REQUEST: Copy each line of the data below exactly, leaving out pictures.

__________________________________________________

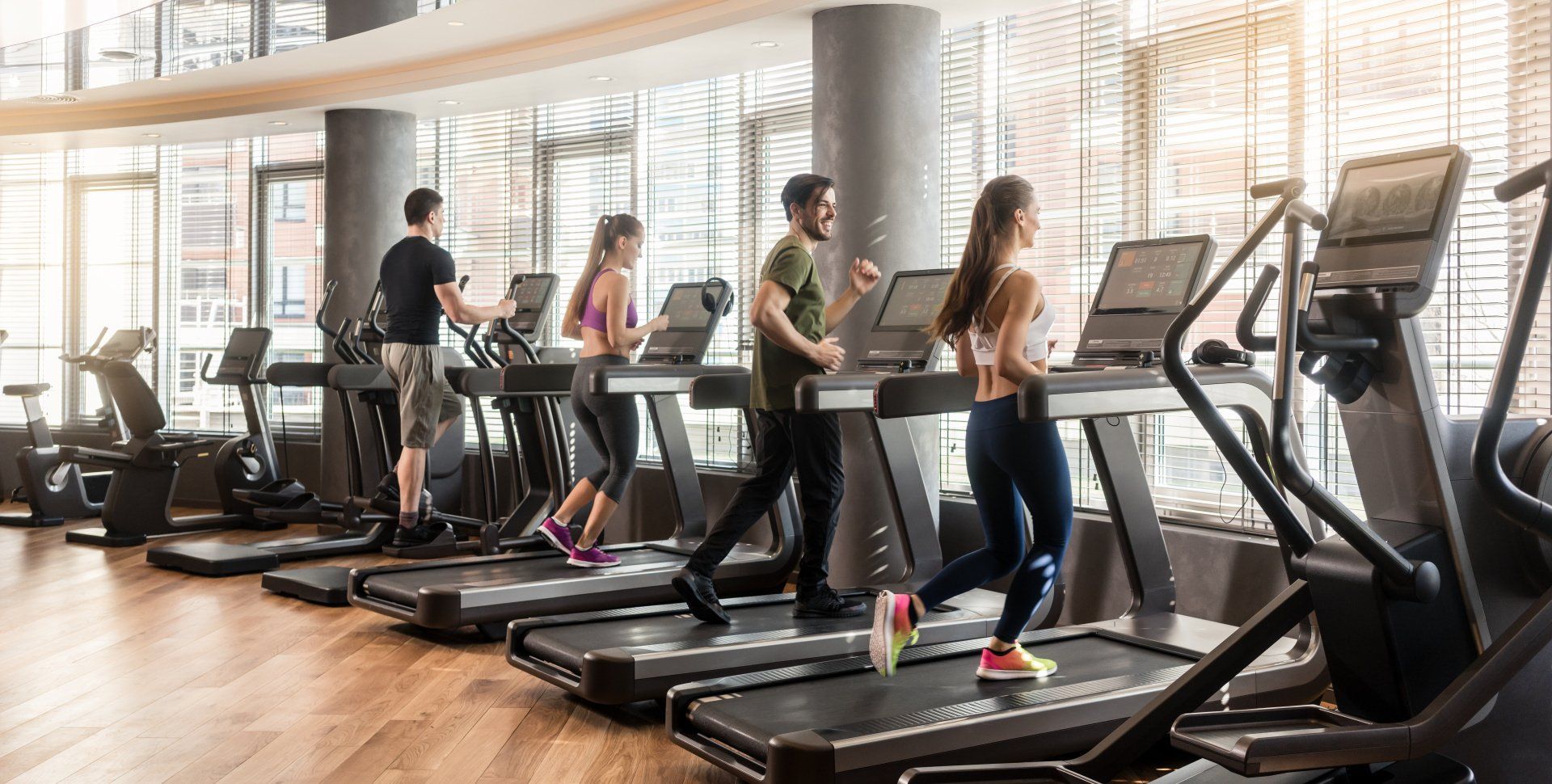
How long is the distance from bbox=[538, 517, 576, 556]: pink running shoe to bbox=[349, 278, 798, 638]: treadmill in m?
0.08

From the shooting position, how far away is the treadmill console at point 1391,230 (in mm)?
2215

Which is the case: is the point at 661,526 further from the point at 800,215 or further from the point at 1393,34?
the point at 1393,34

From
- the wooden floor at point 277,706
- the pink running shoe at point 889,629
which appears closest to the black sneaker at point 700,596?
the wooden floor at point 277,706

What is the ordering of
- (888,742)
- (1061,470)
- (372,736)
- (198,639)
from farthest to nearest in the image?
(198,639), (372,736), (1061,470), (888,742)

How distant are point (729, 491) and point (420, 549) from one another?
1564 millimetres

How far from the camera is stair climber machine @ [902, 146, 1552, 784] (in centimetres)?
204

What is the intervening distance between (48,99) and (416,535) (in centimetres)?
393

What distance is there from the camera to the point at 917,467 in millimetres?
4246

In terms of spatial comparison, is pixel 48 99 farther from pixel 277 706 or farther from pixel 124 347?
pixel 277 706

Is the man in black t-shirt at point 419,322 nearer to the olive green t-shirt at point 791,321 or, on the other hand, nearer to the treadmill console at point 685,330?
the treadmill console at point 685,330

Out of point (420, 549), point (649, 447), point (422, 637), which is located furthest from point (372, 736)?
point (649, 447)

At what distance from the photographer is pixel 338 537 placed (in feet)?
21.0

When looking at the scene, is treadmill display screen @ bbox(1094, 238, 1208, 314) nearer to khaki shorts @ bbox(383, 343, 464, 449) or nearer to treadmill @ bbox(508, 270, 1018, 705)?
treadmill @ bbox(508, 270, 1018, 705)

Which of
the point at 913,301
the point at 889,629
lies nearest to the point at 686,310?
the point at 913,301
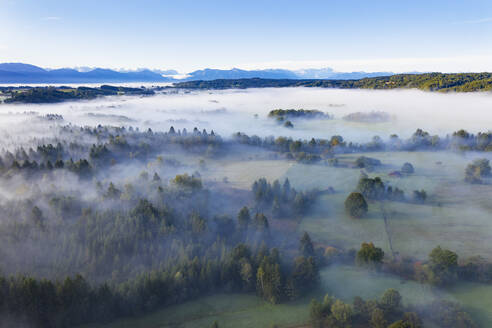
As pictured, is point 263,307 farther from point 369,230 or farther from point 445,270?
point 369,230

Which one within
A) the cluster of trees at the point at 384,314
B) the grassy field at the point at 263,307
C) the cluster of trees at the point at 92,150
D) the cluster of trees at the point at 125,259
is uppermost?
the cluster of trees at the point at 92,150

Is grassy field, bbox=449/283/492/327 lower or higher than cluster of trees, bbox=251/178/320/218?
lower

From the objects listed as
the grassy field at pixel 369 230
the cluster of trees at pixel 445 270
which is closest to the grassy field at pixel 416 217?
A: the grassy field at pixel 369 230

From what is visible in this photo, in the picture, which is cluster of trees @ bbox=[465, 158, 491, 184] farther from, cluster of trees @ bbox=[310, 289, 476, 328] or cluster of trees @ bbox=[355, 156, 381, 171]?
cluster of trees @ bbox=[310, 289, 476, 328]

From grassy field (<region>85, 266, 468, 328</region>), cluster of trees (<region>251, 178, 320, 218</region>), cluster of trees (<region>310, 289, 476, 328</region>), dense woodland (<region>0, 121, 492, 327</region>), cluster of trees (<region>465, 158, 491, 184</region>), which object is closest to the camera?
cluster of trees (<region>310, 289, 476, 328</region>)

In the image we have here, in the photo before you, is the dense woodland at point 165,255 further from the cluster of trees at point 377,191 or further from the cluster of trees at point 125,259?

__________________________________________________

SOLUTION TO THIS EXERCISE:
How long is the distance from bbox=[538, 517, 576, 556]: pink running shoe to bbox=[349, 278, 798, 638]: treadmill in m?
0.08

From the shooting position, how far away is the treadmill console at point 1391,230 (in mm)?
2215

Which is the case: is the point at 661,526 further from the point at 800,215 or further from the point at 1393,34?
the point at 1393,34

From
- the wooden floor at point 277,706
- the pink running shoe at point 889,629
which appears closest to the black sneaker at point 700,596?
the wooden floor at point 277,706

What is the ordering of
- (888,742)
- (1061,470)
- (372,736)
- (198,639)
from farthest to nearest in the image?
(198,639), (372,736), (1061,470), (888,742)

How distant are point (729, 491) and point (420, 549) from one another?
1564 millimetres

How far from the camera is stair climber machine @ [902, 146, 1552, 784] (in centimetres)?
204

What is the intervening distance between (48,99) and (416,535) (in centimetres)?
393

What distance is there from the camera to the point at 917,467 in millimetres?
4246

In terms of spatial comparison, is pixel 48 99 farther from pixel 277 706 or farther from pixel 124 347?
pixel 277 706

Is the man in black t-shirt at point 419,322 nearer to the olive green t-shirt at point 791,321 or, on the other hand, nearer to the treadmill console at point 685,330?
the treadmill console at point 685,330

Out of point (420, 549), point (649, 447), point (422, 637), which is located furthest from point (372, 736)?
point (649, 447)

At what distance from the photographer is pixel 338 537 placed (in feet)?
21.0

When looking at the scene, is treadmill display screen @ bbox(1094, 238, 1208, 314) nearer to khaki shorts @ bbox(383, 343, 464, 449) or nearer to treadmill @ bbox(508, 270, 1018, 705)?
treadmill @ bbox(508, 270, 1018, 705)

Which of
the point at 913,301
the point at 889,629
lies nearest to the point at 686,310?
the point at 913,301
As pictured, is point 263,307 farther from point 369,230 or farther from point 445,270?
point 369,230

Which one within
A) the cluster of trees at the point at 384,314
B) the grassy field at the point at 263,307
C) the cluster of trees at the point at 92,150
D) the cluster of trees at the point at 125,259
is uppermost?
the cluster of trees at the point at 92,150

Is grassy field, bbox=449/283/492/327 lower or higher than cluster of trees, bbox=251/178/320/218?
lower

From the objects listed as
the grassy field at pixel 369 230
the cluster of trees at pixel 445 270
which is closest to the grassy field at pixel 416 217?
A: the grassy field at pixel 369 230

From what is visible in this photo, in the picture, which is cluster of trees @ bbox=[465, 158, 491, 184] farther from, cluster of trees @ bbox=[310, 289, 476, 328] or cluster of trees @ bbox=[355, 156, 381, 171]?
cluster of trees @ bbox=[310, 289, 476, 328]

From grassy field (<region>85, 266, 468, 328</region>), cluster of trees (<region>251, 178, 320, 218</region>), cluster of trees (<region>310, 289, 476, 328</region>), dense woodland (<region>0, 121, 492, 327</region>), cluster of trees (<region>465, 158, 491, 184</region>), which object is closest to the camera?
cluster of trees (<region>310, 289, 476, 328</region>)

In the image we have here, in the photo before you, is the dense woodland at point 165,255 further from the cluster of trees at point 377,191 or further from the cluster of trees at point 125,259?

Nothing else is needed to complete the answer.